Между тем Петенька уже не только соскребывал с себя прыщи и лишаи, а по-настоящему поедал самого себя. И с каждым днем все глубже и глубже, все действительней и действительней. Он и сам не понимал, почему он так живет. Хотя причина, вероятно, была. Имя ее – его крайне недоверчивое отношение к внешнему миру, от которого Петя воздерживался принимать даже пищу.

К миру Петенька относился с подозрением, как к чему-то бесконечно оскорбительному, хамскому, и скорее готов был дать разорвать себя на куски, чем принять от мира что-нибудь существенное. Последнее для него было равносильно религиозному или скорее экзистенциальному самоубийству. Даже когда дул нежный весенний ветерок, Петенька настораживался, если замечал его.

Обычно же старался ничего не замечать, существуя в самом себе, как в люльке; даже пищу он воспринимал лишь как нечто твердое и несъедобное из тьмы. Потому и поедал самого себя. Сначала это было для него просто необходимостью, но последнее время он стал находить в этом судорожное, смрадно-убедительное удовольствие. Тогда-то он и перешел от соскребывания к более непосредственному самопожиранию. Это придавало ему – в собственных глазах – большую реальность. Точно он углублялся в свою бездну-люльку.

В связи с этим переходом – однажды ночью, когда выл ветер, который Петенька не отличал, – у него появилось особенно яростное желание впиться в себя. Изогнувшись, он припал к ноге и надкусил; кровь долго, теплой струйкой лилась через помертвевшие губы, и ему казалось, что он уже совсем закрылся, что не стало даже обычной тьмы, окружающей его. «Вглубь, вглубь», – шептал он своим губам и льющейся крови.

Эти акты точно совсем похоронили его. Пока на сонновском дворе разыгрывались странные мистерии, Петенька припадал к самому себе, останавливаясь для этого, как припадочный во сне, где попало. Но никто как-то не замечал его состояния. Лишь иногда девочка Мила натыкалась на него, скрюченного, но, «видя», она ничего «не видела».

И бледное лицо Петеньки совершенно извратилось. Он только дышал в свою кровь. Весь изрезанный, он шатался из угла в угол, уже не присутствуя. Но ему хотелось углубиться дальше, внутрь, и он туда добирался… Дело явно шло к смерти, которая ассоциировалась у него с последним глотком.
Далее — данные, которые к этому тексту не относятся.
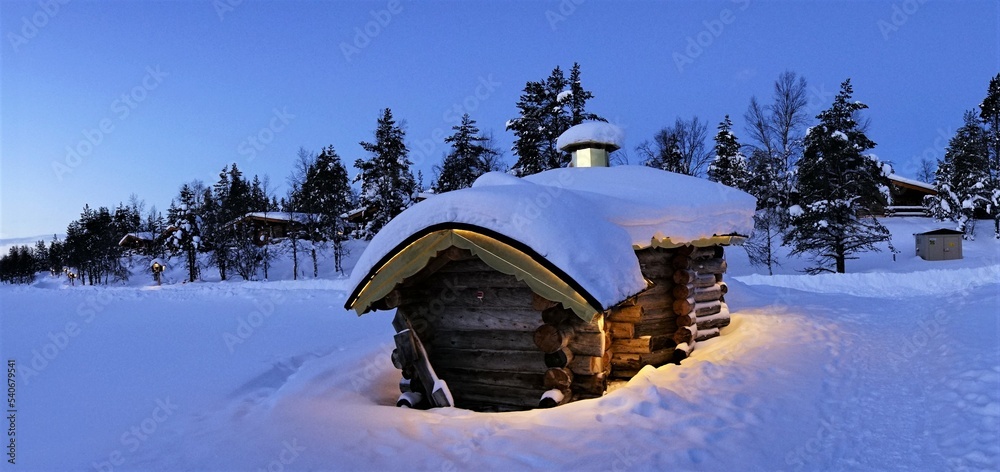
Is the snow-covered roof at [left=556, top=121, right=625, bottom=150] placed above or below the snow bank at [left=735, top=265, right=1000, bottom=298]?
above

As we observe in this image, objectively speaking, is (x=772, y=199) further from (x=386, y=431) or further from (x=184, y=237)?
(x=184, y=237)

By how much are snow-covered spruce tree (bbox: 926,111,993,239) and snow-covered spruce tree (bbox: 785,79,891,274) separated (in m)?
13.4

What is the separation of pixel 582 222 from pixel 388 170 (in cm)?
2867

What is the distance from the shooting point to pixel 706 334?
9859 millimetres

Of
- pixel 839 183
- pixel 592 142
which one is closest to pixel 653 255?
pixel 592 142

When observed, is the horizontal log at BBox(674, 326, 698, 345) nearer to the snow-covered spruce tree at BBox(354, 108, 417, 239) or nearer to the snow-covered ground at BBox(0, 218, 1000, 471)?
the snow-covered ground at BBox(0, 218, 1000, 471)

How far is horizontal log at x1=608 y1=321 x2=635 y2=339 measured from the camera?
26.3 feet

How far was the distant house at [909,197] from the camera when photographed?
36.5 metres

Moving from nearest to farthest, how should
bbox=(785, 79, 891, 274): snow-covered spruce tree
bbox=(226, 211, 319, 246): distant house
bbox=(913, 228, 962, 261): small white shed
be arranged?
1. bbox=(785, 79, 891, 274): snow-covered spruce tree
2. bbox=(913, 228, 962, 261): small white shed
3. bbox=(226, 211, 319, 246): distant house

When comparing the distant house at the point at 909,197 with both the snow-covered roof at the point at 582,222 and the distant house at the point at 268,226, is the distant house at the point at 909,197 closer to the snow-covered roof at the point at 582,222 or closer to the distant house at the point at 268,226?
the snow-covered roof at the point at 582,222

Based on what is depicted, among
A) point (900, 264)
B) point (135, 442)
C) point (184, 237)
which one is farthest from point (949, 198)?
point (184, 237)

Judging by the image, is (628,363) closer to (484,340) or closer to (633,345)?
(633,345)

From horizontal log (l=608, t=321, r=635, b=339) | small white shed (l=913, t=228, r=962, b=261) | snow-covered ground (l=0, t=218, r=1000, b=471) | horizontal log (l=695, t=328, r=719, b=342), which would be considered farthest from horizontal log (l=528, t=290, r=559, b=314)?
small white shed (l=913, t=228, r=962, b=261)

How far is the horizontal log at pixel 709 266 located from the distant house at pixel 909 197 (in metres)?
33.3
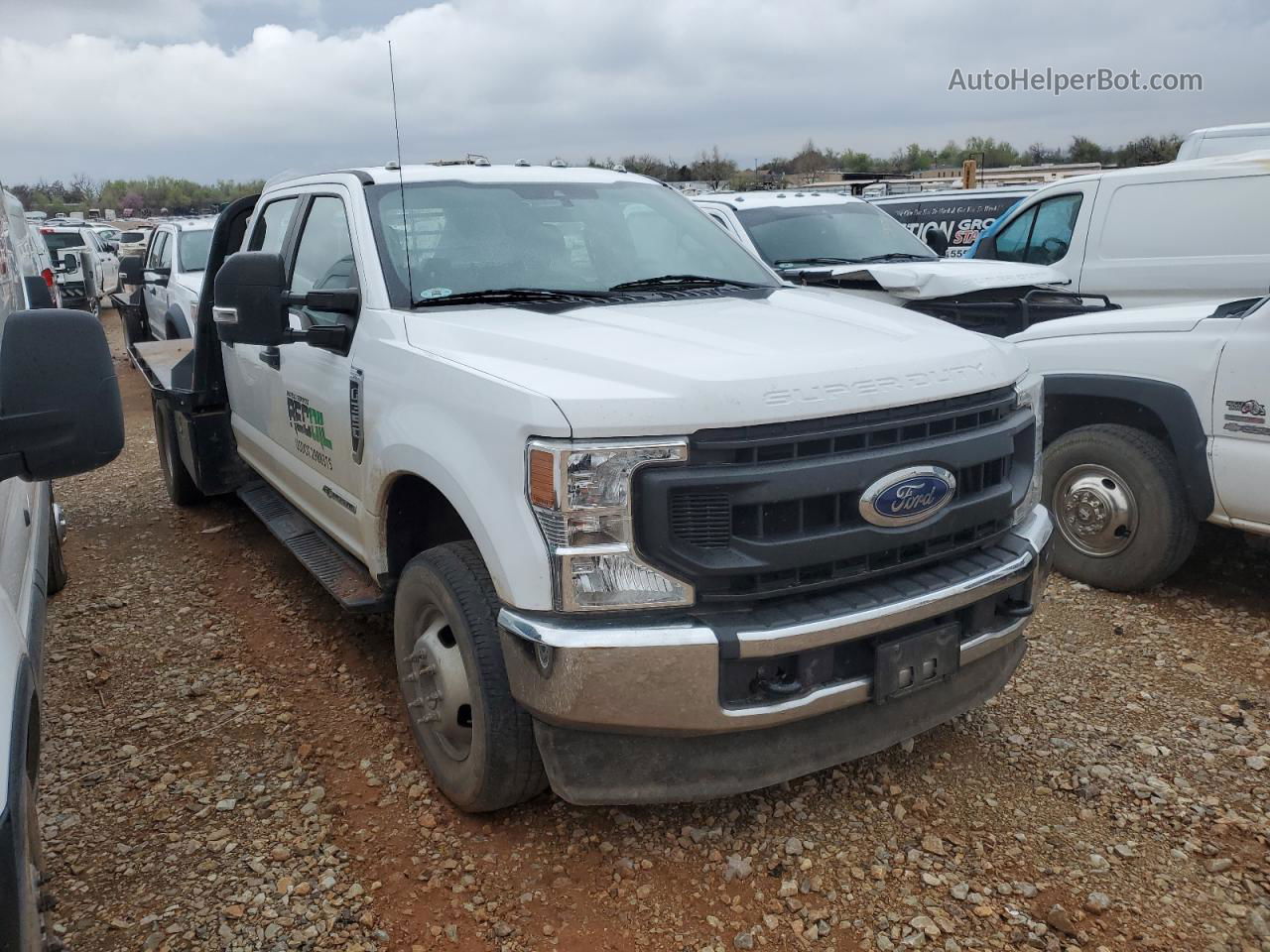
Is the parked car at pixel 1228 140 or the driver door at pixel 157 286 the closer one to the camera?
the parked car at pixel 1228 140

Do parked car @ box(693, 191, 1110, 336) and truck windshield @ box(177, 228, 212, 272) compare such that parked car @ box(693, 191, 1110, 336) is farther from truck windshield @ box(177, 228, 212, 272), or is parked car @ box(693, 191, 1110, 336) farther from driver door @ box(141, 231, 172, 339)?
driver door @ box(141, 231, 172, 339)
Однажды утром, как раз через несколько дней после того как в гнезде появился Федор с Михеем, Петенька встал с твердым намерением съесть самого себя. Он не представлял явно, как он это будет делать. То ли начнет отрезать от себя части тела и с мертвым вожделением их пожирать. То ли начнет с главного и разом, припав к самой нужной артерии, впившись в нее, как бы проглотит себя, покончив с жизнью.
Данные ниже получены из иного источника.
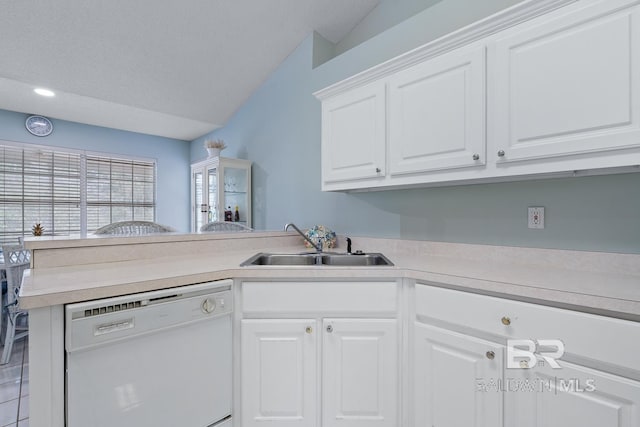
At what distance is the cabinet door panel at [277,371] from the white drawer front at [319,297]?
0.07 m

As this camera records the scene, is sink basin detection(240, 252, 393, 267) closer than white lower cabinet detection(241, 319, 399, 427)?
No

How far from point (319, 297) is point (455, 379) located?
63 centimetres

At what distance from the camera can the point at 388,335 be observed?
53.7 inches

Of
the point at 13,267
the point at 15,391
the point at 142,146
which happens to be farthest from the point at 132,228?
the point at 142,146

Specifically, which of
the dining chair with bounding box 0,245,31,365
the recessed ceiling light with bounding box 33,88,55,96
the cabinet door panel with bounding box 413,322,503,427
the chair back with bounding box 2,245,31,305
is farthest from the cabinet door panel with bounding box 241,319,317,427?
the recessed ceiling light with bounding box 33,88,55,96

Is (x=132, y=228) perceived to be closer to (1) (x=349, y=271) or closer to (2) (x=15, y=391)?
(2) (x=15, y=391)

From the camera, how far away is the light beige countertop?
3.20 ft

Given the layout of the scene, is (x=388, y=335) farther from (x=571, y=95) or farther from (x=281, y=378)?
(x=571, y=95)

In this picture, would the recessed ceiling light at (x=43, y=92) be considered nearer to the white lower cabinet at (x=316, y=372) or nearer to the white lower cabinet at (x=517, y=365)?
the white lower cabinet at (x=316, y=372)

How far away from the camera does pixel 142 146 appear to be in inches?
176

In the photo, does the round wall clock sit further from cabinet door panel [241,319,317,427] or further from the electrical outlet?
the electrical outlet

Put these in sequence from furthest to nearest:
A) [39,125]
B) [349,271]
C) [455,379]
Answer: [39,125] < [349,271] < [455,379]

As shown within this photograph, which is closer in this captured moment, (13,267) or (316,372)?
(316,372)

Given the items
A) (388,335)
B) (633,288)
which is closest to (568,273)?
(633,288)
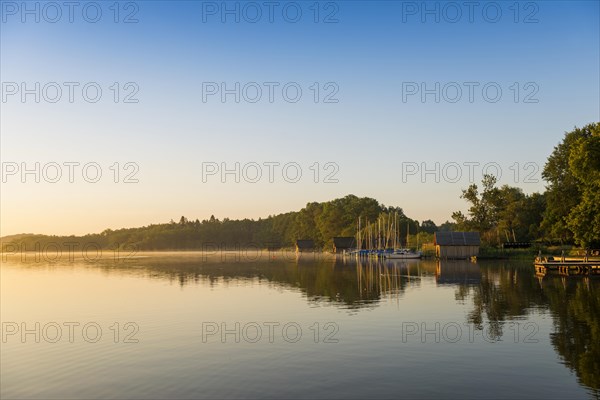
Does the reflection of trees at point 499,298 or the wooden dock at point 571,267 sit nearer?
the reflection of trees at point 499,298

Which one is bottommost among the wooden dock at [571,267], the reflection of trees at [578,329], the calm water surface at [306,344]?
the calm water surface at [306,344]

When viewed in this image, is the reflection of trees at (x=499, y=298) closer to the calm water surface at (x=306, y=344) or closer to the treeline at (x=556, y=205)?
the calm water surface at (x=306, y=344)

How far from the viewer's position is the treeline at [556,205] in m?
69.2

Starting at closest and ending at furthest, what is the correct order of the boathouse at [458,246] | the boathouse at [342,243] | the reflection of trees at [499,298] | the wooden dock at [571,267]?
the reflection of trees at [499,298]
the wooden dock at [571,267]
the boathouse at [458,246]
the boathouse at [342,243]

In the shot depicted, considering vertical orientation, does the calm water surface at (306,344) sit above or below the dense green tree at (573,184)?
below

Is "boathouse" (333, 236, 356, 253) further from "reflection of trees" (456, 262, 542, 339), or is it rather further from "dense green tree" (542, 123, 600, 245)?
"reflection of trees" (456, 262, 542, 339)

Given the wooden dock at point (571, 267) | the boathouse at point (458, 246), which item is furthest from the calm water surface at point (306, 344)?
the boathouse at point (458, 246)

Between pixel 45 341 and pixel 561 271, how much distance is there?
60970 mm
Но он слишком слаб от предыдущего самопожирания, голова кружилась, руки дрожали. Сморщенно посмотрел из окна на высокие деревья и на миг увидел их, хотя в обычное время ничего не различал. Задвинул занавеску. И вдруг, вместо того чтобы ранить и есть себя, вгрызаясь в тело, упал и стал лизать, лизать себя, высовывая язык, как предсмертная ведьма, и облизывая самые, казалось, недоступные и интимно-безжизненные места.
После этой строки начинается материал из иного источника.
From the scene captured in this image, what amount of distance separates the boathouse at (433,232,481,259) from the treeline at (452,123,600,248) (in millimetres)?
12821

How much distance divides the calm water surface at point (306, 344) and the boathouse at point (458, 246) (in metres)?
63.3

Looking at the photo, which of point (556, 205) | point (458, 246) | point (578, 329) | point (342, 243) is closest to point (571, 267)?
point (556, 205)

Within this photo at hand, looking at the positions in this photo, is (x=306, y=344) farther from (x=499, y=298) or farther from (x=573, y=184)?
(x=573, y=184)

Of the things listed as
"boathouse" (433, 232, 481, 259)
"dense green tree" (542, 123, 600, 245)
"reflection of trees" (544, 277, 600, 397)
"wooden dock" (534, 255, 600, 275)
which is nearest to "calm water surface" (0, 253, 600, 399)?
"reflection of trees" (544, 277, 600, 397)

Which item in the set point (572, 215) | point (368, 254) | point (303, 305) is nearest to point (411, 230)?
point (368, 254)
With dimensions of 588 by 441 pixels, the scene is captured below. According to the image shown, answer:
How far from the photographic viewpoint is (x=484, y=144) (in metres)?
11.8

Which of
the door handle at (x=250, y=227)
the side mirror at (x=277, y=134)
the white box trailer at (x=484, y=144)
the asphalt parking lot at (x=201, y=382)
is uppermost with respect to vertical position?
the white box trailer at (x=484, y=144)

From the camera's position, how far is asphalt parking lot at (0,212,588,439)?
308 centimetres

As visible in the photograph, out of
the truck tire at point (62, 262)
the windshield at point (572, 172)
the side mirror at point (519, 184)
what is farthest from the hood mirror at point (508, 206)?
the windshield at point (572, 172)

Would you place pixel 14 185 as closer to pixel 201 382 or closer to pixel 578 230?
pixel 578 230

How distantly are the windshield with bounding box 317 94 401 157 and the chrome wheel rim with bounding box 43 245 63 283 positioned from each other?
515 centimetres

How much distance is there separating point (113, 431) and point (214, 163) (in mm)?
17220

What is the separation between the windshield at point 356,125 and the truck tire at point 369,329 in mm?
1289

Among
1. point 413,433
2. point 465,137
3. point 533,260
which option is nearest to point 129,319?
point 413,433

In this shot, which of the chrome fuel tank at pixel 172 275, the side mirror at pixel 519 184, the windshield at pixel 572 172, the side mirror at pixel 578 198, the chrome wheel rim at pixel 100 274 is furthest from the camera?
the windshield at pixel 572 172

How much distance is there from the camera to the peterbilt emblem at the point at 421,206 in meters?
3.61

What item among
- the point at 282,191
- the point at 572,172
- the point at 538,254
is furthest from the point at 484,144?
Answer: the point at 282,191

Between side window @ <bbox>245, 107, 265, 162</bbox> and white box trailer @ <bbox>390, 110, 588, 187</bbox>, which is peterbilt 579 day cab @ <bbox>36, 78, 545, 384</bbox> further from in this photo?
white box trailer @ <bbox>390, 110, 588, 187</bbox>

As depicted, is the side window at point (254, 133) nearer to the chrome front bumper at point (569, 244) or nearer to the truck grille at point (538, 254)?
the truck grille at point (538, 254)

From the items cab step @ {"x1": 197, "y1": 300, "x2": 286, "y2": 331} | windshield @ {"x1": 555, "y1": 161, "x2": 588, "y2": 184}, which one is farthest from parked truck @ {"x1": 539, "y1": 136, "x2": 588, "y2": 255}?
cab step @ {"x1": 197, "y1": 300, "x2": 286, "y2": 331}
Глаза его вдруг побелели, стали как снег, и казалось, в нем уже ничего не осталось, кроме этого красного, большого языка, как бы слизывающего тело, и пустых, белых глаз, во что это тело растворялось.

Иногда только у затылка ему слышалось исходящее из него самого невиданное пение, вернее, пение невиданной «радости», только не обычной, земной или небесной радости, а абсолютно внечеловеческой и мертвенно-потусторонней.

Лизнув плечо, Петенька испустил дух.

Труп обнаружили часов в двенадцать.

Смерть Петеньки сразу же околдовала всех окружающих. Дед Коля улизнул на дерево и долго смотрел оттуда пустыми глазами. Девочка Мила задумалась. Клавуша на крик: «Смерть, смерть!» – выскочила на двор в кухонном переднике и с помойной тряпкой в руке. Казалось, она хотела отереть лоб Петеньки этой тряпкой, чтобы согнать привидения. Приезжие – Падов, Анна и иже с ними – тоже зашевелились, почувствовав родное. Один Федор по-настоящему завидовал Петеньке: он завидовал ему, когда тот жил, высасывая из себя прыщи, и тем более завидовал теперь, когда Петя умер. Он один, по сути, понял, что Петенька съел сам себя. «Далеко, далеко пойдет Петя… в том миру, – с пеной у рта бормотал Федор. – Это не то что других убивать… Сам себя родил Петя». Федор отделился ото всех и стоял в углу за деревом, механически-мрачно откусывая с него кору…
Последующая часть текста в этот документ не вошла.